Problem details
If pictures appear among the lines below, leave them out while you return exactly the lines from the one with "超デカいハンバーガーのスーパービンゴ035" through the one with "Family - слово из дерева".

Records for the exercise
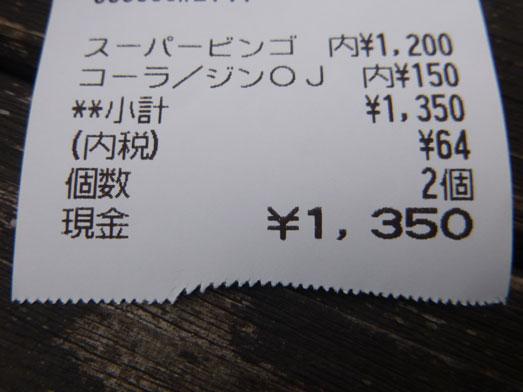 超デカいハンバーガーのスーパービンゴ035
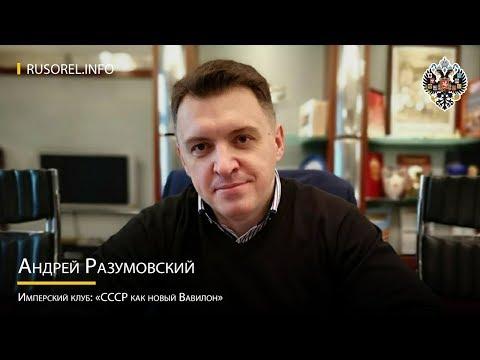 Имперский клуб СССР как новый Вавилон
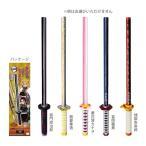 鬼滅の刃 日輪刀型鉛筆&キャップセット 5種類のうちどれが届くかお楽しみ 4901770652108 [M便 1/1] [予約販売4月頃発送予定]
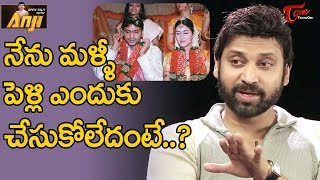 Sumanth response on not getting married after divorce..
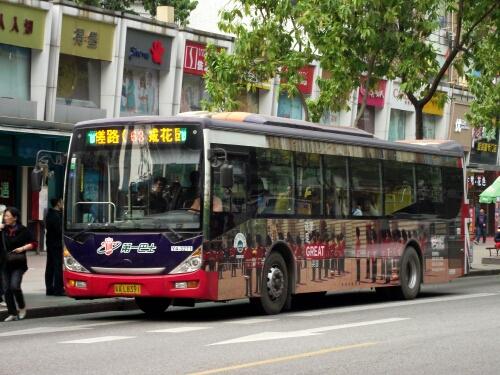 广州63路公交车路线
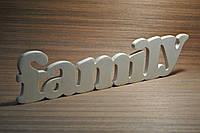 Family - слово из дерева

--

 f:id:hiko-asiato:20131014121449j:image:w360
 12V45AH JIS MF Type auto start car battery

--

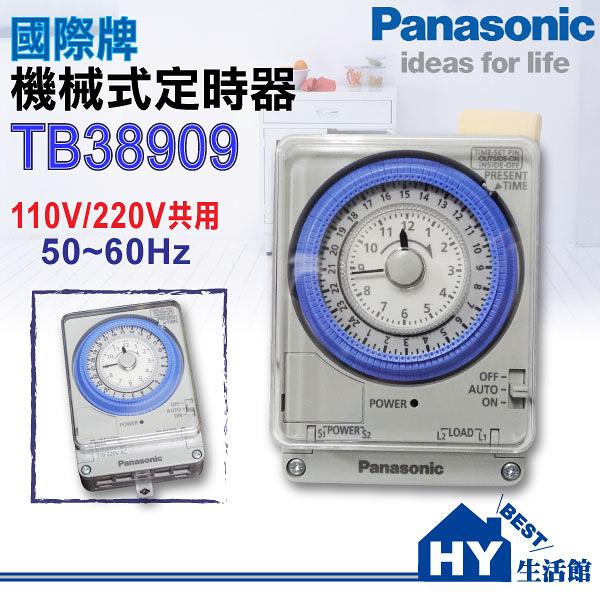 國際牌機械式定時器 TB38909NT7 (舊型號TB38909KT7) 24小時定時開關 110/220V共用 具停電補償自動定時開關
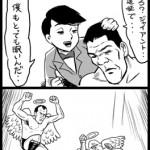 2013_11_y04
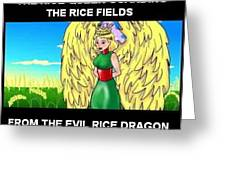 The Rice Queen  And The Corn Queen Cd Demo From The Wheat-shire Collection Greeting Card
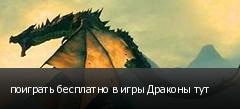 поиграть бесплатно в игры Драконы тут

Reply
 超デカいハンバーガーのスーパービンゴ035
 Имперский клуб СССР как новый Вавилон
 鬼滅の刃 日輪刀型鉛筆&キャップセット 5種類のうちどれが届くかお楽しみ 4901770652108 [M便 1/1] [予約販売4月頃発送予定]
 Sumanth response on not getting married after divorce..
 广州63路公交车路线
 Family - слово из дерева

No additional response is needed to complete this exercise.